Work to be completed
State how many lines of the records below contain the string "pocket". Give only the number.

* BEGIN Records provided *

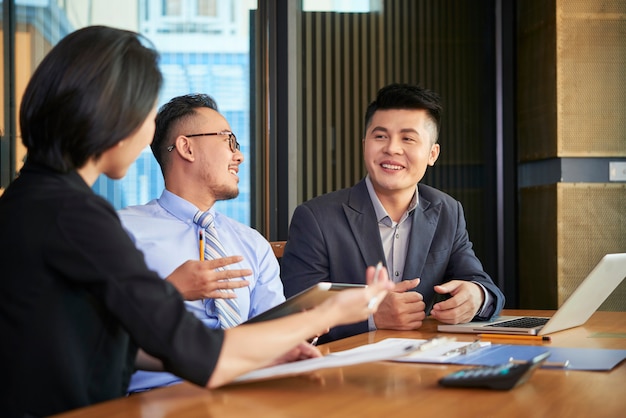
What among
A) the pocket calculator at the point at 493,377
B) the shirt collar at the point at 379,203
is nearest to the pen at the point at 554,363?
the pocket calculator at the point at 493,377

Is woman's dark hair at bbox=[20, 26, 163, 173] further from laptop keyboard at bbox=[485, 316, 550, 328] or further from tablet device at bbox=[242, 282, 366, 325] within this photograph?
laptop keyboard at bbox=[485, 316, 550, 328]

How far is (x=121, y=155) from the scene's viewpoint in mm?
1369

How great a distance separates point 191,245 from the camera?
91.7 inches

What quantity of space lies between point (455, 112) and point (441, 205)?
2311mm

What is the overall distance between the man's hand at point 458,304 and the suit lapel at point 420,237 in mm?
329

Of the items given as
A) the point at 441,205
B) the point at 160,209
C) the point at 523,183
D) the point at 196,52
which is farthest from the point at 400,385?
the point at 523,183

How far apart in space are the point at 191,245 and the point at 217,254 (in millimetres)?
78

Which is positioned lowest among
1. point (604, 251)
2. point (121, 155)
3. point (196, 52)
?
point (604, 251)

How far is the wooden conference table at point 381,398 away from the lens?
47.4 inches

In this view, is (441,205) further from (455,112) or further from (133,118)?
(455,112)

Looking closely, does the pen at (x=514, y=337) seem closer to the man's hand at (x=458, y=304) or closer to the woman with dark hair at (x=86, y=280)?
the man's hand at (x=458, y=304)

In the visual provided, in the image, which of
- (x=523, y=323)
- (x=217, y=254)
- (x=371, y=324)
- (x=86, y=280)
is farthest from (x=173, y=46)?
(x=86, y=280)

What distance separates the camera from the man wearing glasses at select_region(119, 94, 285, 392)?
89.8 inches

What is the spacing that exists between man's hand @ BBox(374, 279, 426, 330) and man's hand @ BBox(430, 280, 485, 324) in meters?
0.07
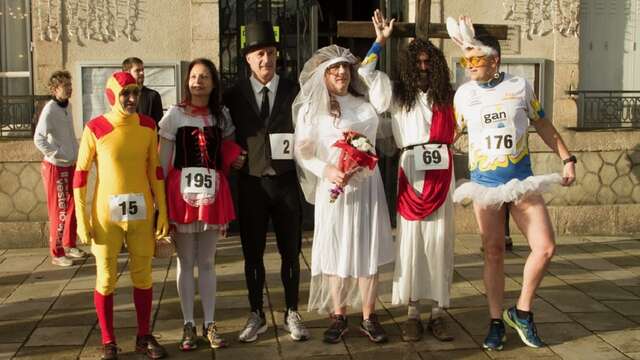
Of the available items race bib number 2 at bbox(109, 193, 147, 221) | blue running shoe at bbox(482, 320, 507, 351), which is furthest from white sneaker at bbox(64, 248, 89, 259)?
blue running shoe at bbox(482, 320, 507, 351)

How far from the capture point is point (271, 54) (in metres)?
5.58

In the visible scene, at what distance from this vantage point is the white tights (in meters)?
5.45

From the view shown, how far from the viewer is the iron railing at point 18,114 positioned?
29.6 feet

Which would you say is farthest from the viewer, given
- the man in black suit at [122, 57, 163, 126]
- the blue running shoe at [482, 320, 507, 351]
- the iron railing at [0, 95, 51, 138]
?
the iron railing at [0, 95, 51, 138]

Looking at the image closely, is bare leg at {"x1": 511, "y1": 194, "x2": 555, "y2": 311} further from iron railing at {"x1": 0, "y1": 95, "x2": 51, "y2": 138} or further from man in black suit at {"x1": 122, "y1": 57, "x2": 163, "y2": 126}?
iron railing at {"x1": 0, "y1": 95, "x2": 51, "y2": 138}

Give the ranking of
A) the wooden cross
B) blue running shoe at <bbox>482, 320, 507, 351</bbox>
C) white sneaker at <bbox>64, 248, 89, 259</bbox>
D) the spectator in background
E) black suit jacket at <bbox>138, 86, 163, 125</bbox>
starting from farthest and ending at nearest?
1. white sneaker at <bbox>64, 248, 89, 259</bbox>
2. the spectator in background
3. black suit jacket at <bbox>138, 86, 163, 125</bbox>
4. the wooden cross
5. blue running shoe at <bbox>482, 320, 507, 351</bbox>

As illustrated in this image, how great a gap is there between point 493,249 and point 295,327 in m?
1.41

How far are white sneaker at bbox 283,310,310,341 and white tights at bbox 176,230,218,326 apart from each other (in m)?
0.56

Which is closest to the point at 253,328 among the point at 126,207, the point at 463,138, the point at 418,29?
the point at 126,207

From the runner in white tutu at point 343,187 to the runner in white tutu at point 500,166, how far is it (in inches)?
22.5

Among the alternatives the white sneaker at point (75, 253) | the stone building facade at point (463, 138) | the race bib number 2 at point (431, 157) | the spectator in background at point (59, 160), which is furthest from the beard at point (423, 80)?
the white sneaker at point (75, 253)

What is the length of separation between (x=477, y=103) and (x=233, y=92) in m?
1.61

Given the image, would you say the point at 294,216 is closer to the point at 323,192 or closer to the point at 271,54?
the point at 323,192

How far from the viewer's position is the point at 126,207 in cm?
512
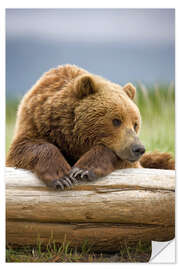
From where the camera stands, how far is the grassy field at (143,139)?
132 inches

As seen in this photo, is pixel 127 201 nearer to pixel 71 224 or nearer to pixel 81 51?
pixel 71 224

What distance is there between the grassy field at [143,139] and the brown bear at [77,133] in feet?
1.86

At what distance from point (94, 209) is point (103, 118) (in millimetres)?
876

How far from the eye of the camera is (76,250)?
11.0 feet

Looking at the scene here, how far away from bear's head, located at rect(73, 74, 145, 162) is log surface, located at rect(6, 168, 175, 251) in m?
0.32

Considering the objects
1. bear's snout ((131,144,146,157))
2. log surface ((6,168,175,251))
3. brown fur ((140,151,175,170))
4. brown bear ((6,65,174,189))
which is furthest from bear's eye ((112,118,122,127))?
brown fur ((140,151,175,170))

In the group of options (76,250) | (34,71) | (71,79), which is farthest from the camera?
(34,71)

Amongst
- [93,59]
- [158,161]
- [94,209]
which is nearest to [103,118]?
[94,209]

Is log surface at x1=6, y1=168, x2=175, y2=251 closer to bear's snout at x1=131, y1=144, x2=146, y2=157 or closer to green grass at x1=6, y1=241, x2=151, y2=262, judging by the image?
green grass at x1=6, y1=241, x2=151, y2=262

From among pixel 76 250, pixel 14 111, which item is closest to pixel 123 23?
pixel 14 111

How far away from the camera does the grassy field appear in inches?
132

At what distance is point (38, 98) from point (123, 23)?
4.34ft

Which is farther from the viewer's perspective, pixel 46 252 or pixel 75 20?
pixel 75 20

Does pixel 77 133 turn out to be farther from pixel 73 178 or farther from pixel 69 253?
pixel 69 253
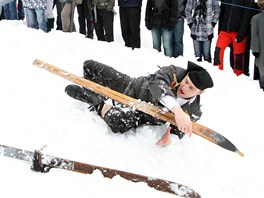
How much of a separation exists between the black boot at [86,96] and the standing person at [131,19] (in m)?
2.71

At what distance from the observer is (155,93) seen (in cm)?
364

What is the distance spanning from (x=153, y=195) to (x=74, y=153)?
969 millimetres

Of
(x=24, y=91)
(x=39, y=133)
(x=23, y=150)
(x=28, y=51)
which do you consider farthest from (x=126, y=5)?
(x=23, y=150)

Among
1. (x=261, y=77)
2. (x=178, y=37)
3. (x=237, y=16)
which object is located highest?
(x=237, y=16)

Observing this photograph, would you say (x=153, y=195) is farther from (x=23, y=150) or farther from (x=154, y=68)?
(x=154, y=68)

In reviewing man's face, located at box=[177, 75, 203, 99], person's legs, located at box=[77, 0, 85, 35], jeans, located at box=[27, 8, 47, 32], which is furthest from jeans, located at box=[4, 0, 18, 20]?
man's face, located at box=[177, 75, 203, 99]

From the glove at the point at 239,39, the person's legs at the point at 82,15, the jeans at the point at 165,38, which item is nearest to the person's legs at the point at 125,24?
the jeans at the point at 165,38

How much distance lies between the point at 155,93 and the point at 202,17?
318cm

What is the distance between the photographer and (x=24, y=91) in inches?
186

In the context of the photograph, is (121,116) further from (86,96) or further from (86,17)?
(86,17)

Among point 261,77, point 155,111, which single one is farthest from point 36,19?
point 155,111

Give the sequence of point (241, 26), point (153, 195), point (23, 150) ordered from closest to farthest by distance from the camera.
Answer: point (153, 195) < point (23, 150) < point (241, 26)

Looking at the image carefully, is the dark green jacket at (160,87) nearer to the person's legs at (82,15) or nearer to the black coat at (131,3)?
the black coat at (131,3)

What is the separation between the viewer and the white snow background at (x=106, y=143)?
304 cm
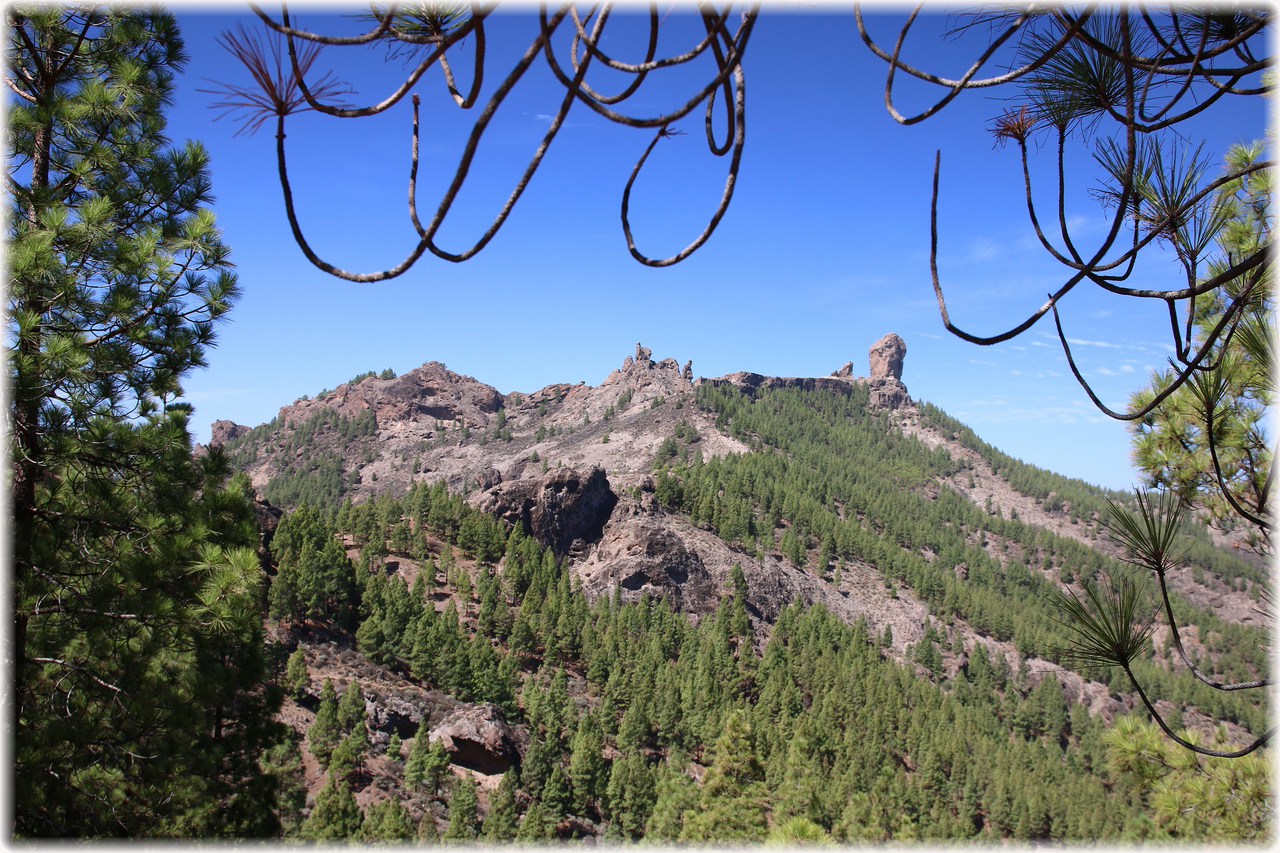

* END Records provided *

Response to this exercise
2